Phthalonitrile (PN) Resins are a class of network forming resins that supply excellent thermal stability and degradation resistance, yet commercialization of phthalonitrile resin technology and use is hindered by poor processing properties, high cost, and high temperature autoclave cures. Phthalonitrile resins have high melt temperatures due to the rigid structure of many phthalonitrile molecules, which incorporate a large percentage of aromatic structures to maintain the thermal performance of the resin and the networked polymer. The phthalonitrile moiety is also rigid and planar and has a tendency to crystallize. These molecular structure attributes contribute to the high melt temperature of multifunctional PN resins. The high cost of the resin is driven by resin synthesis which utilizes higher cost starting materials similar to anhydride and imide resins and multistep synthesis routes.

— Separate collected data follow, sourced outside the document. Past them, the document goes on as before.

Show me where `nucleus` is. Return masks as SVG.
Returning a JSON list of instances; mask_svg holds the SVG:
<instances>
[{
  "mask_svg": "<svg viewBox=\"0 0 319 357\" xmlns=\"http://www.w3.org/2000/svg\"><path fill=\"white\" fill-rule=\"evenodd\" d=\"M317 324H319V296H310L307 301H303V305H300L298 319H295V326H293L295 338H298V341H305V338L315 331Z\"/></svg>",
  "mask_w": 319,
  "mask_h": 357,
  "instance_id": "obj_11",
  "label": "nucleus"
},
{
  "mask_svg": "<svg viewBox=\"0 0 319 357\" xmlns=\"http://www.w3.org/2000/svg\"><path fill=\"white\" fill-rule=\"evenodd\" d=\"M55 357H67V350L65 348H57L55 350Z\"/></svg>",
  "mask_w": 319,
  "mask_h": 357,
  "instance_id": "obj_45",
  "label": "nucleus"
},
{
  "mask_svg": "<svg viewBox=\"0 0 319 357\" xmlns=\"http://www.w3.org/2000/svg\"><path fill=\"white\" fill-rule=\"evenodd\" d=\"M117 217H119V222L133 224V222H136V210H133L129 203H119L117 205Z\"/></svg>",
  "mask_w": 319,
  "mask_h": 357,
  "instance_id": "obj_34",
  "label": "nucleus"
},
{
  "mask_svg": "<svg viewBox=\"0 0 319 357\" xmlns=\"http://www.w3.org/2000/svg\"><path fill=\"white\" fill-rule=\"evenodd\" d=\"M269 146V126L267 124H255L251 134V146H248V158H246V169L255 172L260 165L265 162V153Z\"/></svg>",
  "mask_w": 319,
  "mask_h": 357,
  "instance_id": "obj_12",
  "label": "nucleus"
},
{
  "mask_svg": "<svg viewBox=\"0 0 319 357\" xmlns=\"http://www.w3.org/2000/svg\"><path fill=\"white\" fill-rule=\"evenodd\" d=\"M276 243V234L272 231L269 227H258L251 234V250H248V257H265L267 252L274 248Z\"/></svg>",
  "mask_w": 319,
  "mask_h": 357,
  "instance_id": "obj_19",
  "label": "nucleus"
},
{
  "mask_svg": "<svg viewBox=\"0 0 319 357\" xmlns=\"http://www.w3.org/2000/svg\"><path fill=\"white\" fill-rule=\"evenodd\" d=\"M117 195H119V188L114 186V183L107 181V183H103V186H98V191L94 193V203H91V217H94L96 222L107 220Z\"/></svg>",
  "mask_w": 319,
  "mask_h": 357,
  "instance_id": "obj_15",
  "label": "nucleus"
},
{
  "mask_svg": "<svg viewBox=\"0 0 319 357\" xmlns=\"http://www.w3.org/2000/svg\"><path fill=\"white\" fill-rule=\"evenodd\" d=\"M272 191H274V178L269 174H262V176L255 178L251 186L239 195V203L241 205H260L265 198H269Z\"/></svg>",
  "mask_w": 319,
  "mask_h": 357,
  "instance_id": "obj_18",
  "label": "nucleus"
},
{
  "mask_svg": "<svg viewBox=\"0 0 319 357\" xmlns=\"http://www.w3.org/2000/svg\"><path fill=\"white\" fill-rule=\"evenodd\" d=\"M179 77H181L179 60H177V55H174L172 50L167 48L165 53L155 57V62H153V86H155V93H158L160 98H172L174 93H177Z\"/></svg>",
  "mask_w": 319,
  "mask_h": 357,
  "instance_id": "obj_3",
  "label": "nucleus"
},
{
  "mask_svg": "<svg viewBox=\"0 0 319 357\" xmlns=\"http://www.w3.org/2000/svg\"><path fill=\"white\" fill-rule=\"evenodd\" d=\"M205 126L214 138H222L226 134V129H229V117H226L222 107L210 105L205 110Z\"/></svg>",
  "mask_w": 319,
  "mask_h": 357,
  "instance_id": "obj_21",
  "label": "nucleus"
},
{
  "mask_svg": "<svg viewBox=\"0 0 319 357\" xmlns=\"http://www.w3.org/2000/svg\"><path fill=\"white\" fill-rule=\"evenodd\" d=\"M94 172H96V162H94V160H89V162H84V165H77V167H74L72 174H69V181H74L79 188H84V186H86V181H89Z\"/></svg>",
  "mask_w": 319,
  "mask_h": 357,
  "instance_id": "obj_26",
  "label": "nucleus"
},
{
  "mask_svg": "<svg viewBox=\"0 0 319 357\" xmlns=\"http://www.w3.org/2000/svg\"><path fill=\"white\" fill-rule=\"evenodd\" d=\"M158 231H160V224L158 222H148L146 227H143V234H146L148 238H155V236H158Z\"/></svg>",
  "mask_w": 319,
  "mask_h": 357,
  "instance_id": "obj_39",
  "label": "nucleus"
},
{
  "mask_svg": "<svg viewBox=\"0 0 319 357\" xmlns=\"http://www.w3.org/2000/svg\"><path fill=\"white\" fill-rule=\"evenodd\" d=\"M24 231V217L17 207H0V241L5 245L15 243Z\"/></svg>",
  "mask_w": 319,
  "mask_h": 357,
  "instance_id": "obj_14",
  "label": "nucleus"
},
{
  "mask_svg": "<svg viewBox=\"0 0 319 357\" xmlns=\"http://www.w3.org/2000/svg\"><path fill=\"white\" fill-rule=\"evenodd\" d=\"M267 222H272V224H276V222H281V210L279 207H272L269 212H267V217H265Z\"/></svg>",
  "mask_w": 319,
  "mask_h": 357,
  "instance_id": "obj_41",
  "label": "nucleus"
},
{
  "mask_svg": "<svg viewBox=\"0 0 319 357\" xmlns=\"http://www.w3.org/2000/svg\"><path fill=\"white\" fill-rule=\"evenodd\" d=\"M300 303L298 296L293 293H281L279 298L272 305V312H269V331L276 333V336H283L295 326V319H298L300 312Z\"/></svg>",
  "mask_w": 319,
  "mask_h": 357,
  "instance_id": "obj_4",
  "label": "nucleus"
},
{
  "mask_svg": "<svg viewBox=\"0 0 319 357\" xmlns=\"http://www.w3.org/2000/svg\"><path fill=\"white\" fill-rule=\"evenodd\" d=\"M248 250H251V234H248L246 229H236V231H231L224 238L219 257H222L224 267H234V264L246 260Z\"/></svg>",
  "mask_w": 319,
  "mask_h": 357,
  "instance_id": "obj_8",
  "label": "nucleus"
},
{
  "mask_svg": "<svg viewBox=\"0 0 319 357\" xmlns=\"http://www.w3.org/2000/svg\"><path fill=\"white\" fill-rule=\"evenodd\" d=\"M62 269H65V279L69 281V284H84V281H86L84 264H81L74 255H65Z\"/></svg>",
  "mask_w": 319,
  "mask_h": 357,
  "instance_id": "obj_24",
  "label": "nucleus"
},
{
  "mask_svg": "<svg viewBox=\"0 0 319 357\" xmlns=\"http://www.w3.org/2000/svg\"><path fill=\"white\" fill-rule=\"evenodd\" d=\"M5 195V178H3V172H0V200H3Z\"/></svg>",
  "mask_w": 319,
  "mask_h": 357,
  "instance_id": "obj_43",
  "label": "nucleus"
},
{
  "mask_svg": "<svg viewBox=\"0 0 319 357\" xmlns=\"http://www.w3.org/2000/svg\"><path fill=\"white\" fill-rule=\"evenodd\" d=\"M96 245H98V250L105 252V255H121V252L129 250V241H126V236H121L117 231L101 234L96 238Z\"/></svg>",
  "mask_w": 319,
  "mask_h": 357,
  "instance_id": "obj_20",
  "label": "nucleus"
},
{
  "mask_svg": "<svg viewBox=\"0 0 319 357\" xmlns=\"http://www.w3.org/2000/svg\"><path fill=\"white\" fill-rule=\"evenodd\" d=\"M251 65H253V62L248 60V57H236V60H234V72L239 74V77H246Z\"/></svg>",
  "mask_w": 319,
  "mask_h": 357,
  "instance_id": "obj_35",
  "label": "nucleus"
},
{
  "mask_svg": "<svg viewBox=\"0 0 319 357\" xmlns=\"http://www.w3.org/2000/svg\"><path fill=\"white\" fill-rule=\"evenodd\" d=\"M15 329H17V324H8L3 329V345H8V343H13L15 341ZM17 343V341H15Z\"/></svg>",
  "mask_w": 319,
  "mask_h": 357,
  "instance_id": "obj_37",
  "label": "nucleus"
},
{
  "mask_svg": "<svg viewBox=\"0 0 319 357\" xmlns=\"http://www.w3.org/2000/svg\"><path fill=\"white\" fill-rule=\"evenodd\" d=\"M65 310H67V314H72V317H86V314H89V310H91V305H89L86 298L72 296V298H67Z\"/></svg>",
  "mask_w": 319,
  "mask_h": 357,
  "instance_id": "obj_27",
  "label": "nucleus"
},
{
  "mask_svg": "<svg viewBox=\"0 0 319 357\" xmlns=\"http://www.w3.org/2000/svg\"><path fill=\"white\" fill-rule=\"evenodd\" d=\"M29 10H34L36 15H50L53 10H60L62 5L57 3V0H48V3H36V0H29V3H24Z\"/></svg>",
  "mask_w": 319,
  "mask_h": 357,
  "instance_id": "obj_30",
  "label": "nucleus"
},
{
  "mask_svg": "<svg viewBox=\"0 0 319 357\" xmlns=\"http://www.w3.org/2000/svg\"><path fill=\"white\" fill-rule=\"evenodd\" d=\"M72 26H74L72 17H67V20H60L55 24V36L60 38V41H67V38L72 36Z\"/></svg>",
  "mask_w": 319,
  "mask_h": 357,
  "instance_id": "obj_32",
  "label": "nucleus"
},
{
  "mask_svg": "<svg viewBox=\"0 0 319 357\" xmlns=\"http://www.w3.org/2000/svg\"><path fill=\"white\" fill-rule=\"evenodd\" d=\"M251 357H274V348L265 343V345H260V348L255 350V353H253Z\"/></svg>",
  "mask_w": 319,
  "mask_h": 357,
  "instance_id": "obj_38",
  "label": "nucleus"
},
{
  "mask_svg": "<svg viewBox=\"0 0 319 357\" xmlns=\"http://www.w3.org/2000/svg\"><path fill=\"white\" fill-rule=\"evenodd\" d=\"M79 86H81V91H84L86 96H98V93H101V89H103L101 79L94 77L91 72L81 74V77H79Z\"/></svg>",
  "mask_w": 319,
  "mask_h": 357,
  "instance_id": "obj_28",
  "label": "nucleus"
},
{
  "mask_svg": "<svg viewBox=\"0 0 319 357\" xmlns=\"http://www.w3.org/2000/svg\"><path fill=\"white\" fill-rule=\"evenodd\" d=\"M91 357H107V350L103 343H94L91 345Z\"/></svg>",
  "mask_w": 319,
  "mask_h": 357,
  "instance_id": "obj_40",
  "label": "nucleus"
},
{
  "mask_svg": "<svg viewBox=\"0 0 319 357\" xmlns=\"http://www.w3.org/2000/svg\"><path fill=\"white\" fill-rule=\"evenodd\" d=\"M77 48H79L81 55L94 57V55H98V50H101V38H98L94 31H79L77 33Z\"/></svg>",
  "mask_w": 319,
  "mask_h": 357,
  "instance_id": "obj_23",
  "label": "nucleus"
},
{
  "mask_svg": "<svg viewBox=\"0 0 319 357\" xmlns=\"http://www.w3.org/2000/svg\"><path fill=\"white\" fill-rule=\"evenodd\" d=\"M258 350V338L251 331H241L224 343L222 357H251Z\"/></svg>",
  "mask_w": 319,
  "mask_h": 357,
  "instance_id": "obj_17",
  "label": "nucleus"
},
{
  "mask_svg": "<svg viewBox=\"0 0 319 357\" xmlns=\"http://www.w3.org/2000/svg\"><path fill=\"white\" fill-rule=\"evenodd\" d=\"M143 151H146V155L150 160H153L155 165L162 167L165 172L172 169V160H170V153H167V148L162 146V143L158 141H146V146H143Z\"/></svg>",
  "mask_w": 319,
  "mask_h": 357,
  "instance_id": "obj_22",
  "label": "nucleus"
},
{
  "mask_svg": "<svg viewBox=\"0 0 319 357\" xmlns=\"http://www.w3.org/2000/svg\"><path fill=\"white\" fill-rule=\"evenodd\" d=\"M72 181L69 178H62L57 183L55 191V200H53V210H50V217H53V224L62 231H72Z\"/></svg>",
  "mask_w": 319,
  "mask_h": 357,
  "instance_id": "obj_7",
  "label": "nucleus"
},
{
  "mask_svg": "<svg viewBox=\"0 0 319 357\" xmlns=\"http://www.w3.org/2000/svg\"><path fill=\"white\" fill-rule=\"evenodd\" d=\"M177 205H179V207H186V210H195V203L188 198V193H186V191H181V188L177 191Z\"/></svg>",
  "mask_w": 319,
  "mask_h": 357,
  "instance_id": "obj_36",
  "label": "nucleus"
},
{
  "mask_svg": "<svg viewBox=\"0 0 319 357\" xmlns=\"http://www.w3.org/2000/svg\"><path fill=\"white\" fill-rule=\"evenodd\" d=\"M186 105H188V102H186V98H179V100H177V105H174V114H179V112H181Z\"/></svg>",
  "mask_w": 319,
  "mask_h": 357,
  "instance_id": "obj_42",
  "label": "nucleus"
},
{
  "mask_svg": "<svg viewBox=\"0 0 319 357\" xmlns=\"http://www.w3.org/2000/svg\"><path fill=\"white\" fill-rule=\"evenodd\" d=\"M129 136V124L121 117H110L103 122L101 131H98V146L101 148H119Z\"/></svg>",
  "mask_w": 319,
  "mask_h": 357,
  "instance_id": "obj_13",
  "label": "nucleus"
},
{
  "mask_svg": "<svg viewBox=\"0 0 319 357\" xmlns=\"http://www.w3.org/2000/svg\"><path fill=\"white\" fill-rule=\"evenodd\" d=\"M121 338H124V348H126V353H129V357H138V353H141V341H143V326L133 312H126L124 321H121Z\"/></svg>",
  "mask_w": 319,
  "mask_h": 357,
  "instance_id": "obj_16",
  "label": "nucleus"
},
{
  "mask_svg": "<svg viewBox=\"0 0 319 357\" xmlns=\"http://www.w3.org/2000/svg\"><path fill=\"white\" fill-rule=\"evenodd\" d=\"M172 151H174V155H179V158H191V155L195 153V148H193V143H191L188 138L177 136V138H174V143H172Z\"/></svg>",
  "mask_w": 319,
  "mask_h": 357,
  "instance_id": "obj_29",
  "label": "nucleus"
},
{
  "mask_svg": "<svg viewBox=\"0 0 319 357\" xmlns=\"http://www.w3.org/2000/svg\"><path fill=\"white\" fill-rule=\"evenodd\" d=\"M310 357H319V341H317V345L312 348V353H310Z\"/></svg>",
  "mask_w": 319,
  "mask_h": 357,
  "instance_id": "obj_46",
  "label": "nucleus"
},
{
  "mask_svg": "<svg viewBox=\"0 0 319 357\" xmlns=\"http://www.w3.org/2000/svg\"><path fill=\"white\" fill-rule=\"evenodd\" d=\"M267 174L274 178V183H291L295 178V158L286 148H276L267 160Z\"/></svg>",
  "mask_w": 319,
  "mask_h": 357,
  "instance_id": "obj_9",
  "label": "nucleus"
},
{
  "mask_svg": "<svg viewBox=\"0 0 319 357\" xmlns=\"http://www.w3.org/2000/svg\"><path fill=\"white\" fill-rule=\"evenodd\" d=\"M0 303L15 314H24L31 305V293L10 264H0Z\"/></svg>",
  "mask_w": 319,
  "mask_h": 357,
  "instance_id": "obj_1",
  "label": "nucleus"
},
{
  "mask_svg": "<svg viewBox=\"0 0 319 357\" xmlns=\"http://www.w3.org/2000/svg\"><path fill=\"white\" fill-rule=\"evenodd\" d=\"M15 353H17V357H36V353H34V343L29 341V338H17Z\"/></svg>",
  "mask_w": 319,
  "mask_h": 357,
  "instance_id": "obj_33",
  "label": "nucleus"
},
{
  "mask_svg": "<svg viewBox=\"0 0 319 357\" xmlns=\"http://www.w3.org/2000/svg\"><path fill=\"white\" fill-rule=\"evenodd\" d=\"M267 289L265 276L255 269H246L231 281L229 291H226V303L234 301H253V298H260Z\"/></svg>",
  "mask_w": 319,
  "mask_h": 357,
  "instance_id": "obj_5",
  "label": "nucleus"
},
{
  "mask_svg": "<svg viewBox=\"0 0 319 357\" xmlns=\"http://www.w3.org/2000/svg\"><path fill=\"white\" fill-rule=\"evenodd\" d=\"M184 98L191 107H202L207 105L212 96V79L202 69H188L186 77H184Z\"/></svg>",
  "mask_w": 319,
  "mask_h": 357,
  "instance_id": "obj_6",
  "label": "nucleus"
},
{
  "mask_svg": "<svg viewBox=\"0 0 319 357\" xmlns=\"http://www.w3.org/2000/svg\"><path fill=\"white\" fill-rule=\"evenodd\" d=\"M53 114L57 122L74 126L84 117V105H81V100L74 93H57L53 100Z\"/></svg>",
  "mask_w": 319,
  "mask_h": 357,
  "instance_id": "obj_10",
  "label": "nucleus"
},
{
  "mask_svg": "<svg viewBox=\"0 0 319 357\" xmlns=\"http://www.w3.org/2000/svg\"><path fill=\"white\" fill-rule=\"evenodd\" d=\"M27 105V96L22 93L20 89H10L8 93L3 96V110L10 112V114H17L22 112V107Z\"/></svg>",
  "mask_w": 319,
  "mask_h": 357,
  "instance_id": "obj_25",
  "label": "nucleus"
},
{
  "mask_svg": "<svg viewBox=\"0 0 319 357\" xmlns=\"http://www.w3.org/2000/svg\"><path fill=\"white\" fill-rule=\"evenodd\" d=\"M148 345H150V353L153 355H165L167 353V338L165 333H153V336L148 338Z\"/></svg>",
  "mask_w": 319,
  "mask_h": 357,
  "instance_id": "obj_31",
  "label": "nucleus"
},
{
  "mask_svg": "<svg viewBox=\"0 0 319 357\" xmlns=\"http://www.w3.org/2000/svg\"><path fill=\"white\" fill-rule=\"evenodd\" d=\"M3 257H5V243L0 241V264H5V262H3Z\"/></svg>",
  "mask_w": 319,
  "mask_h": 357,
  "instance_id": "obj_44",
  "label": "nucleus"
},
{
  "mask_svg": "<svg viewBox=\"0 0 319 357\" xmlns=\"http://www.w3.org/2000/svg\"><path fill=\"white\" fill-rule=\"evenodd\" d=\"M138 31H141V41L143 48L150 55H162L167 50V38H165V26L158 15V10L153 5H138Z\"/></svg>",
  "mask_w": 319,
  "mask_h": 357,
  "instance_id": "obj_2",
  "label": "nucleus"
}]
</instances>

Some have experimented with the insertion of a benzoxazine chemical moieties into a phthalonitrile functional molecule followed by gelation of the resin (Brunovska, Z. and H. Ishida, “Thermal study on the copolymers of phthalonitrile and phenylnitrile-functional benzoxazines”, Journal of Applied Polymer Science, 73(14): p. 2937-2949, (1999); and Xu, M., et al., “Design of low temperature self-cured phthalonitrile-based polymers for advanced glass fiber nanonano laminates”, Journal of Materials Science, 48(23): p. 8108-8116, (2013)). A disadvantage of such an approach is the time and cost associated with the chemical synthesis of inserting, for instance, a benzoxazine moiety into a phthalonitrile functional molecule.